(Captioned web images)
□ □ □

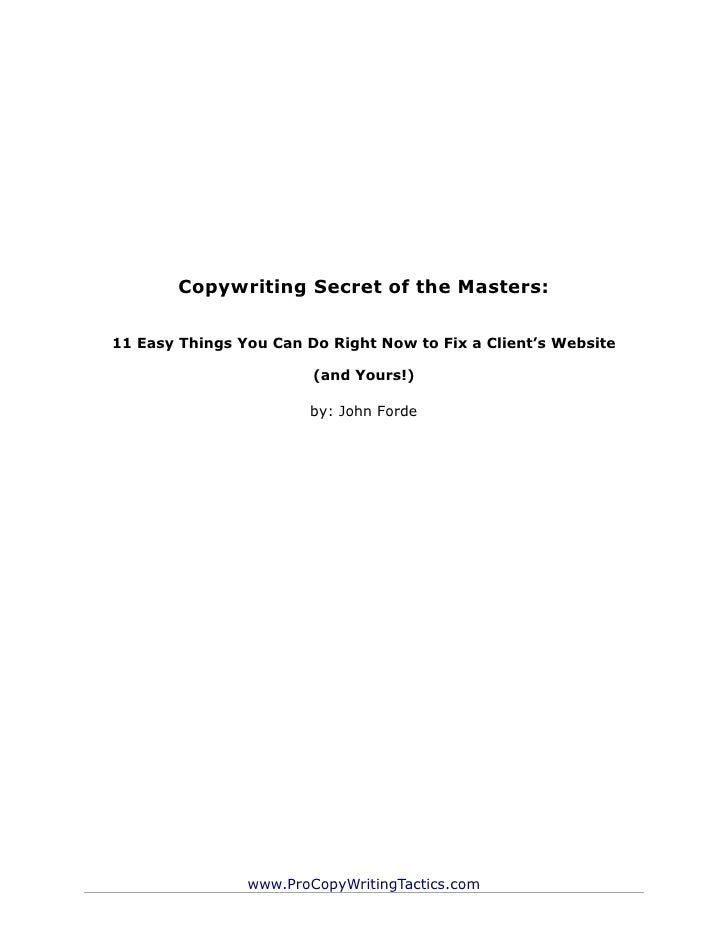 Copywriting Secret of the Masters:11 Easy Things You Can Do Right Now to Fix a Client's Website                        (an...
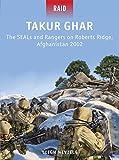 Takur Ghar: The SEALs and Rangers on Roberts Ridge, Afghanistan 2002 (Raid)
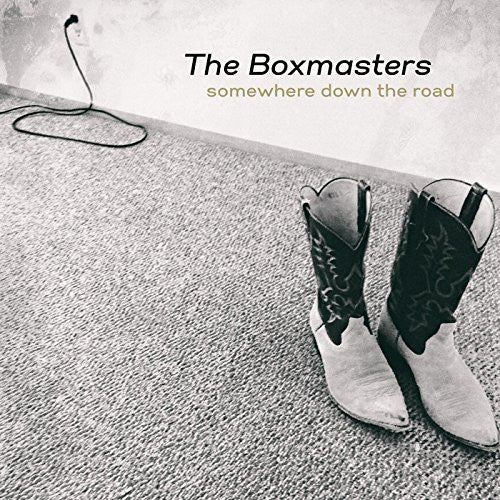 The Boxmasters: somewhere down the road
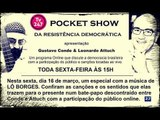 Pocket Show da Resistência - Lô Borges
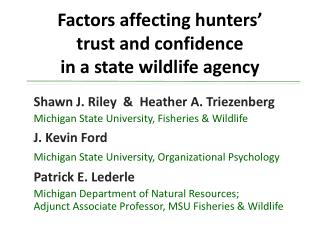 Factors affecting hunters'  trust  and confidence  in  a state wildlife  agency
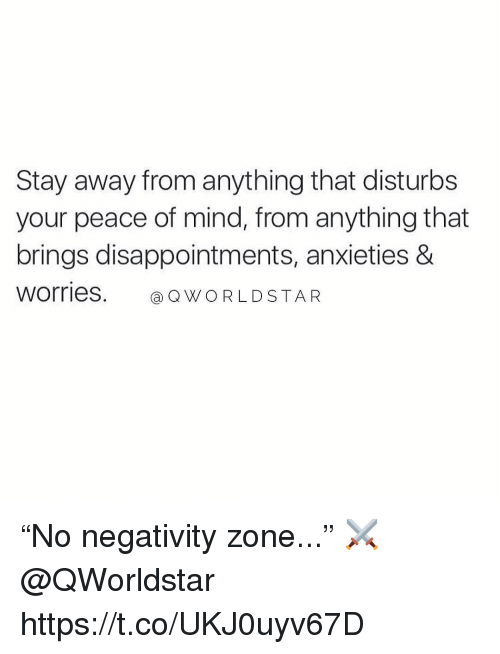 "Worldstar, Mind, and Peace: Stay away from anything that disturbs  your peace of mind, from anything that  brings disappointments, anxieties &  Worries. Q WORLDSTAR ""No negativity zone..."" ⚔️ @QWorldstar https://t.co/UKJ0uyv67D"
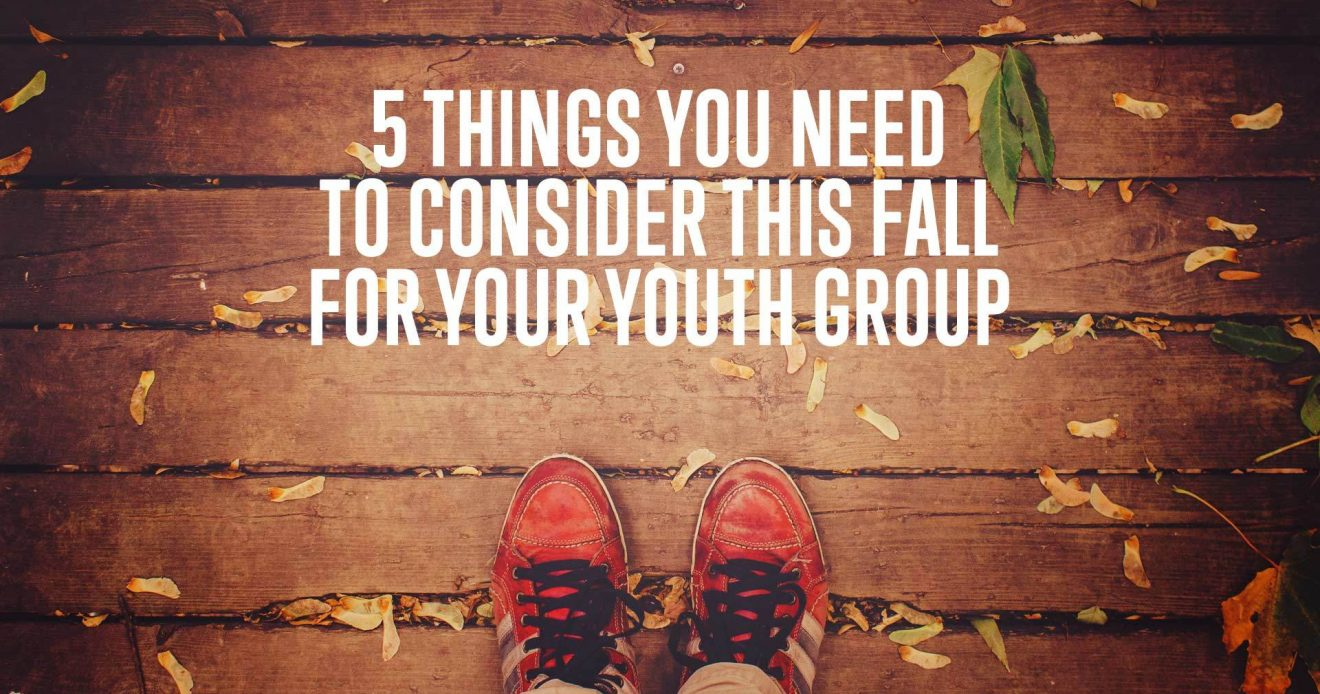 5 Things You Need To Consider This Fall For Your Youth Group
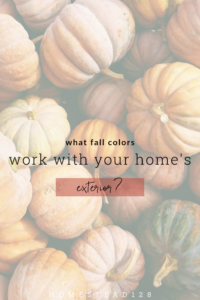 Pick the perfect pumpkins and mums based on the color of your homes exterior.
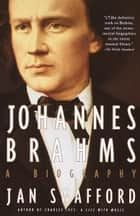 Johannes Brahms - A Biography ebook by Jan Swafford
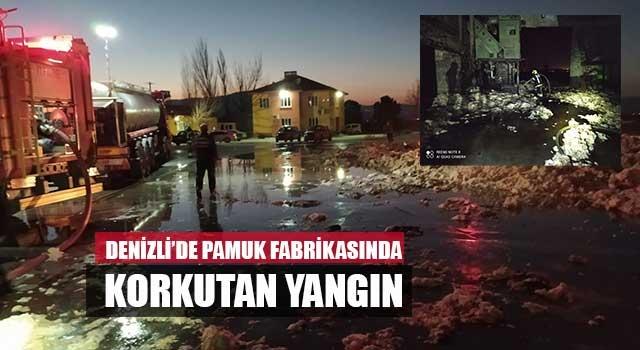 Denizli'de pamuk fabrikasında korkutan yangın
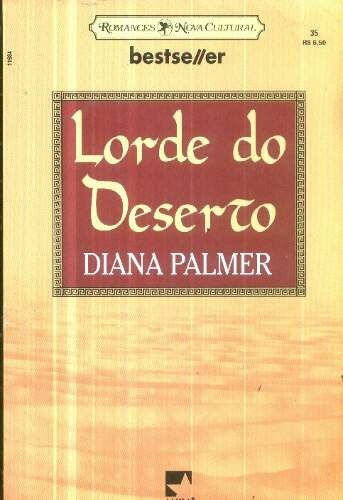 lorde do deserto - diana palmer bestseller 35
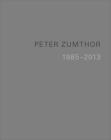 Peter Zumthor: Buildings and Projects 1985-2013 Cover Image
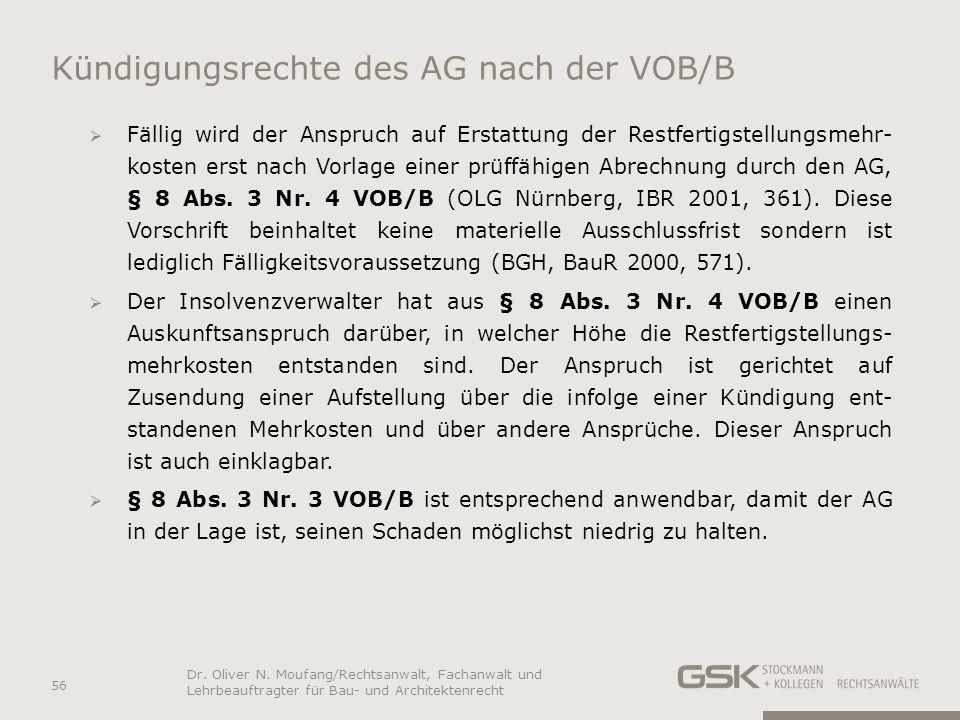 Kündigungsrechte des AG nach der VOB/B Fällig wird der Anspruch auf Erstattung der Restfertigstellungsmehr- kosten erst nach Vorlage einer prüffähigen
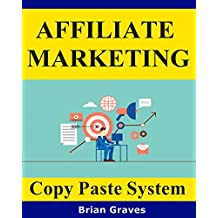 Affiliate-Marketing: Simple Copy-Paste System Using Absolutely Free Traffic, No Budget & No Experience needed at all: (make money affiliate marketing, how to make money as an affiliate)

□ □ □

### Exercise aim
In the records above, find the line containing "5 Things You". Reproduce it and every line after it through the last line, omitting pictures.

### Exercise result
 5 Things You Need To Consider This Fall For Your Youth Group
 Pick the perfect pumpkins and mums based on the color of your homes exterior.
 Johannes Brahms - A Biography ebook by Jan Swafford
 Denizli'de pamuk fabrikasında korkutan yangın
 lorde do deserto - diana palmer bestseller 35
 Peter Zumthor: Buildings and Projects 1985-2013 Cover Image
 Kündigungsrechte des AG nach der VOB/B Fällig wird der Anspruch auf Erstattung der Restfertigstellungsmehr- kosten erst nach Vorlage einer prüffähigen
 Affiliate-Marketing: Simple Copy-Paste System Using Absolutely Free Traffic, No Budget & No Experience needed at all: (make money affiliate marketing, how to make money as an affiliate)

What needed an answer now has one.